Want to be happy? Don't create Time

Jotting down my thoughts, and sharing them through a new post, after a long, long while. Apologies upfront if I seem rusty :-)

Today morning, while cycling under an unusually overcast sky, I was listening to a podcast interview of an Australian athlete. Kim White, a yesteryear marathon runner and now an active energy healer, talked about his passion for running and his focus on continuous improvement. Running, he said, was like partying of the good kind: invite someone over, run together, and have a blast. He had been doing this since the age of seven and, whether systematic or unsystematic, coached or uncoached, the activity had always been fun for him.

However, at some point in his career he became transfixed with the goal of representing his country in the Olympics. The obsession on this goal took his focus away from the tiny little tweaks for continuous improvement that he normally cared for, made him strive hard for the goal, and eventually led him to an injury just days before the trials. Not just any injury - a career ending injury. 

 

While there is a larger story that the interview was covering, the point in this anecdote hit home for me. Whenever I have created unhappiness for myself w.r.t. work or career or ambitions, it's because of these god damn goals. Chasing them isn't always fun and if and when you achieve them you wonder: is this what I was looking for? 

Goals create time. They promise fulfilment in an imagined future. They emphasis, and exaggerate, the lack in your present situation. You are not there yet. You are incomplete. You need to get there, somewhere, to be happy/successful/wealthy/to realize your full potential/to feel love.

As a kid, I had an intuitive dislike for goals and was quite a happy (and might I say "successful") kid. I participated in every competition that seemed like fun - debates, writing, Olympiads, sports -, studied enthusiastically to impress my teachers and managed to do quite well on most fronts (well, couldn't increase my height or grow a moustache no matter what). There was little becoming, even as there was continuous improving.

Something changed when at the transformative age of eighteen I entered university. I hated my engineering college; steadfastly believed I deserved better. I didn’t identify with my surroundings: my teachers, my batchmates, my education. Identifying would be admitting this-is-what-it-is, and here's-where-I-am. Thus, I started creating time: I will be fulfilled when I get into a more prestigious institute or become well-known for my talents and knowledge. Some institute, some recognition, a getting-into-a-club would fulfil me. 

The story in the head matters not much - the gist is the same. Only when you are giving attention to the present moment: to the day, to the hour, to the minute - will you be able to find your freedom even in an unpleasant situation. Otherwise, you will be at unease.  

 Present moment awareness is not just about ease. It is also about peace – an unreasoned, always available, Friend’s-like-I-will-be-there-for-you peace. You make seemingly small but powerful choices during such mind states. You might even feel thankful for what your current situation is. This is where there the true happiness lies and where true change sprouts from.

Intellectually, one might understand how one is far more privileged than other human beings on this planet, but it might not transform into an attitude of gratitude. Intellectually, one might read a Marcus Aurelius or a Buddha or a book on Quantum Physics or an Instagram quote and conclude that happiness derived from external conditions is fleeting, since all conditions are fleeting, but that does not stop one's mind from working in its habitual patterns. If things were so, reading a book would make you enlightened the very next week. What's required here is a deeper realization and an acute presence whenever mind plays its old tricks: creating time and thus creating suffering. What’s required is watching the mind make-up time, not believe it, and refocus on what’s at hand: the Now.

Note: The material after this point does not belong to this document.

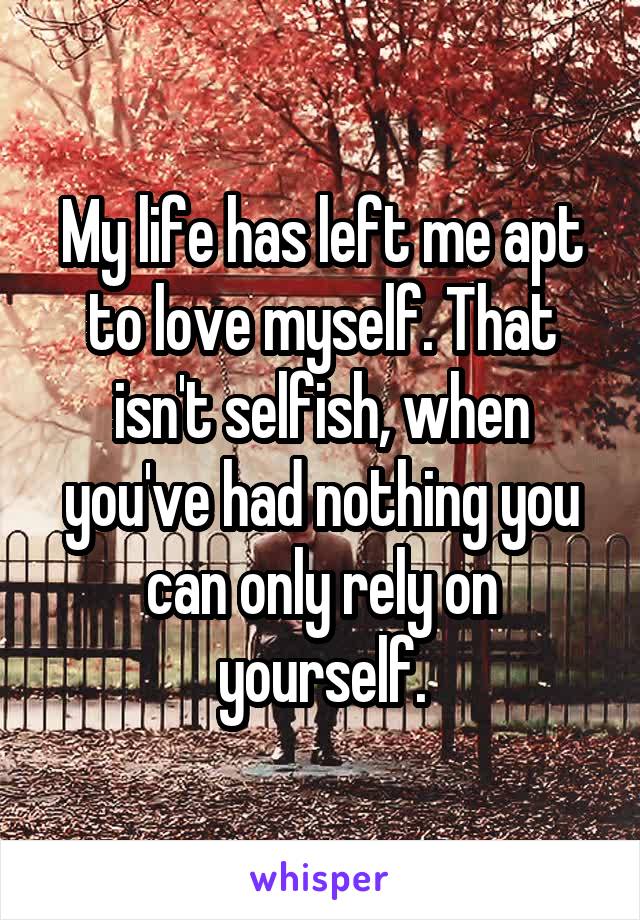 My life has left me apt to love myself. That isn't selfish, when you've had nothing you can only rely on yourself.

whisper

There is another interview I came across a while ago – one of Prof Raj Ragunathan. He is a professor of Marketing at University of Texas McCombs and author of 'If you are so smart why aren't you happy'. This academic had researched into correlation of happiness (or life success vs career success) with 7 important factors like wealth and generosity. He mentioned (I am speaking this from memory) that if your happiness is goal dependent, you are bound to be unhappy. There will always be larger mountains to climb once you reach the peak of your current one. Which is to say: you will never get there, if that's your ambition. You will never make it.

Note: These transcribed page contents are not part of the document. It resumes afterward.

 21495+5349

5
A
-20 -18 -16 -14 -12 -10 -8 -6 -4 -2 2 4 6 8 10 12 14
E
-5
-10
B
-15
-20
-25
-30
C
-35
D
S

Goals can be a driver for your career success but not necessarily for your life success. Which is why such a large majority of smart people are unhappy. We live in a culture that has little understanding of how creating time in mind, creates suffering. 

What made me reflect and write this post today was a subliminal but constant state of unhappy or unease yesterday. There seemed to be no discernible reason - nothing much had changed from last week to this and the last week I was perfectly happy.

It was when I bicycled in the morning, bringing attention to my body (my breath, my legs) and listened to the podcast interview that I found my answer in a flash: while making my financial plans yesterday I was constantly creating time. I was indulging in wishful thinking. I was becoming restless with the slow rate of growth of certain stocks or of the future incomes that I couldn't have then. I wanted to be there where the fruits of my investment tasted sweet; not here where they are still little seedlings. My mind was telling me that only when I accumulate certain wealth I would feel financially secure. 

Nope, mind. You are wrong. 

This is enough. 

This is fine. 

Comments

  1. Awesome! Great to read your post after long time. :)
    Indeed, the Power of Now is amazing.